Utilities or battery switch manufacturers can charge more for this convenience and secure more profit streams, e. g. around energy arbitrage, reduction of peak-hour network calls, capacity bills, and ancillary vehicle-to-grid services. Battery suppliers, such as CATL, will also gain advantages by selling more batteries, as battery swap stations will require approximately 45% additional or spare batteries per station. OEMs will win by improving the constant attention of visitors, securing a premium logo position, and ultimately promoting more products.

Given such broad benefits, it’s no surprise that in China, the number of battery swapping stations has fallen from 555 in 2020 to 3,567 by the end of 2023. And projections in press releases recommend finishing a building of up to 37,000 by 2025. That’s a 10-double accumulation in less than two years!

A battery swapping facility in China.

Study Shows: 2. 5% to 10% Reduction in Total Cost of Ownership with Battery Replacement with MCS Cable Charging

To further explore the economic benefits, EIT InnoEnergy and a global strategy and control consulting firm tested the overall cost of ownership (TCO) of battery swapping compared to MCS for MHD trucks. The initial results of their study (soon to be published) are revealing. It was assumed that 45% of collection calls occur in a two-hour peak. Therefore, the study design was to service nine vehicles per hour for two consecutive hours at a single charging point, or 40 trucks per day total. The truck driver could simply use the MCS, which would need to be aligned with a one-hour break and would take 40 minutes to reach an 80% rate. Or, they can simply choose to change the battery and reach a constant hundred percent in five minutes. The tester’s actual (nominal) capacity (kW) for both opportunities was the same, as was the electrical power supplied. Although this resulted in an approximately 30% increase in CAPEX for the switching station, adding additional prices for additional/spare batteries, network demand decreased by almost 60%. More importantly, once this cycle continues for 24 hours, replacing the battery would only require two stops of five minutes each, compared to an MCS tariff with 3 stops of one hour each, resulting in less overtime. of use of almost 3 hours. , or an approximately 10% lower overall property charge. For the lowest use cases (e. g. , 10 hours a day), the total cost of ownership was still about 2. 5% higher than battery replacement.
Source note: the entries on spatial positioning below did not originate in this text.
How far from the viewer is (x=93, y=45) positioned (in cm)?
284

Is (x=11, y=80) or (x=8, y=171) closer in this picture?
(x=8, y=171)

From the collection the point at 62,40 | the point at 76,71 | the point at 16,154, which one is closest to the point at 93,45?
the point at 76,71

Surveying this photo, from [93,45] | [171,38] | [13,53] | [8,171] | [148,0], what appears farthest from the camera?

The bottom line is this: battery swapping has clear economic benefits and roadmaps to commercial scale in China. And given the length of its market and its dominance in the battery and HD truck sectors, what China does will have a profound impact on the entire trade price chain globally.
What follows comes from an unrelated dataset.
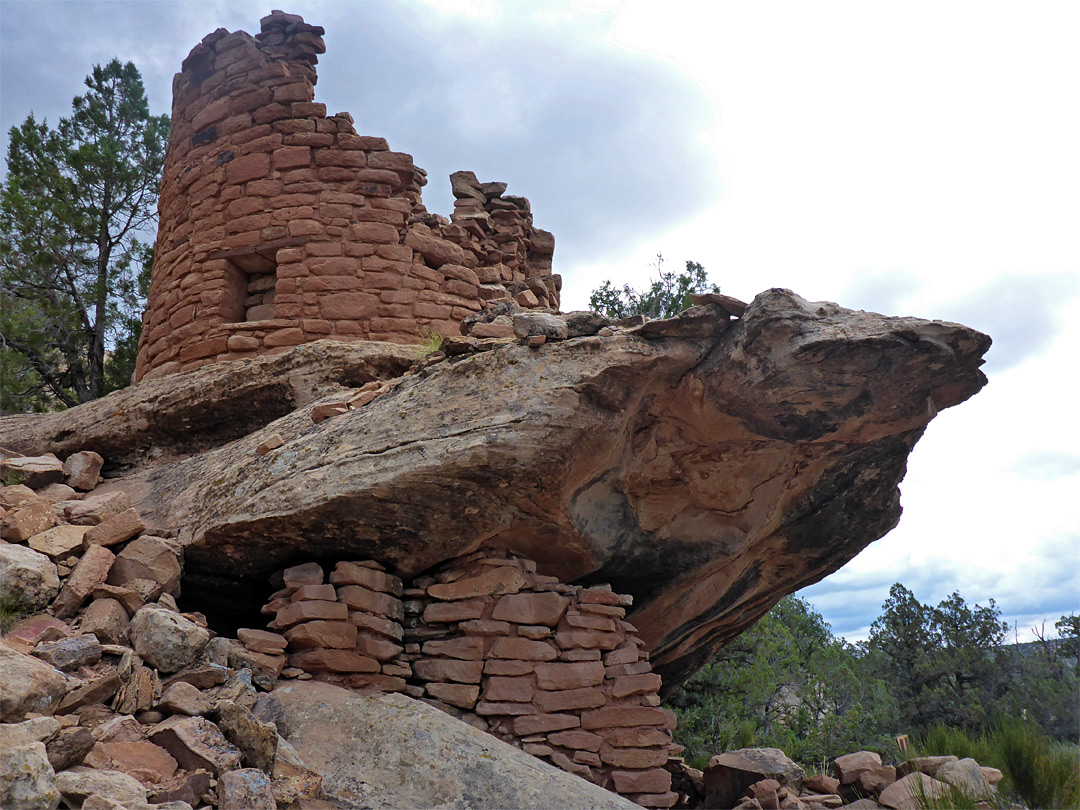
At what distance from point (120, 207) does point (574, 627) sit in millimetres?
10203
Brief window of opportunity for U. S. and European trucks to adapt their roadmaps

The Biden administration and the European Commission have taken significant steps to provide regulatory certainty and create strong incentives for brands to decarbonize and increase their domestic production of blank technologies.

However, it is up to Western truck brands to bet on the right technological horse. NOW there is a window of opportunity to adapt roadmaps and integrate this new generation. And, in fact, be part of the expansion and have a voice as the generation evolves.

The choice is very clear. Chinese OEMs will be happy to package their eTruck fleets with the interchange solutions, gain market share, and implement charging infrastructure.

Given Western considerations about China’s waves of imports of battery-electric passenger cars, the question will have to be asked: what do we make of the prospect of overwhelming Chinese dominance in a sector that transports 80% of our daily goods?